Data for review:
Start of Block
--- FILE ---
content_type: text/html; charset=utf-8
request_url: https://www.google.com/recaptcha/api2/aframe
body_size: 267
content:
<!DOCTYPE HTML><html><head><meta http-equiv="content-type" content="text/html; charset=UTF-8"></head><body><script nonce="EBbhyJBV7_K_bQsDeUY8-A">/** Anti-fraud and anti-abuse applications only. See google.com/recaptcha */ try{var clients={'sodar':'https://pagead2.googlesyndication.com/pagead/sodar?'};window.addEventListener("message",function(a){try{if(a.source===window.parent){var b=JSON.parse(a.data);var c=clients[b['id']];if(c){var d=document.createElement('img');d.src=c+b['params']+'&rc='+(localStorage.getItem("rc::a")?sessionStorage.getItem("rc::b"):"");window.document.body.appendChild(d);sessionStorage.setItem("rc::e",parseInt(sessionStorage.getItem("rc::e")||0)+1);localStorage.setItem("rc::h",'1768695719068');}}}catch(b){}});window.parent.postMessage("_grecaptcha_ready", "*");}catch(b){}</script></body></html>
End of Block
Exercise description: Using the material, show each line where the string "html" can be found.

Reply:
content_type: text/html; charset=utf-8
<!DOCTYPE HTML><html><head><meta http-equiv="content-type" content="text/html; charset=UTF-8"></head><body><script nonce="EBbhyJBV7_K_bQsDeUY8-A">/** Anti-fraud and anti-abuse applications only. See google.com/recaptcha */ try{var clients={'sodar':'https://pagead2.googlesyndication.com/pagead/sodar?'};window.addEventListener("message",function(a){try{if(a.source===window.parent){var b=JSON.parse(a.data);var c=clients[b['id']];if(c){var d=document.createElement('img');d.src=c+b['params']+'&rc='+(localStorage.getItem("rc::a")?sessionStorage.getItem("rc::b"):"");window.document.body.appendChild(d);sessionStorage.setItem("rc::e",parseInt(sessionStorage.getItem("rc::e")||0)+1);localStorage.setItem("rc::h",'1768695719068');}}}catch(b){}});window.parent.postMessage("_grecaptcha_ready", "*");}catch(b){}</script></body></html>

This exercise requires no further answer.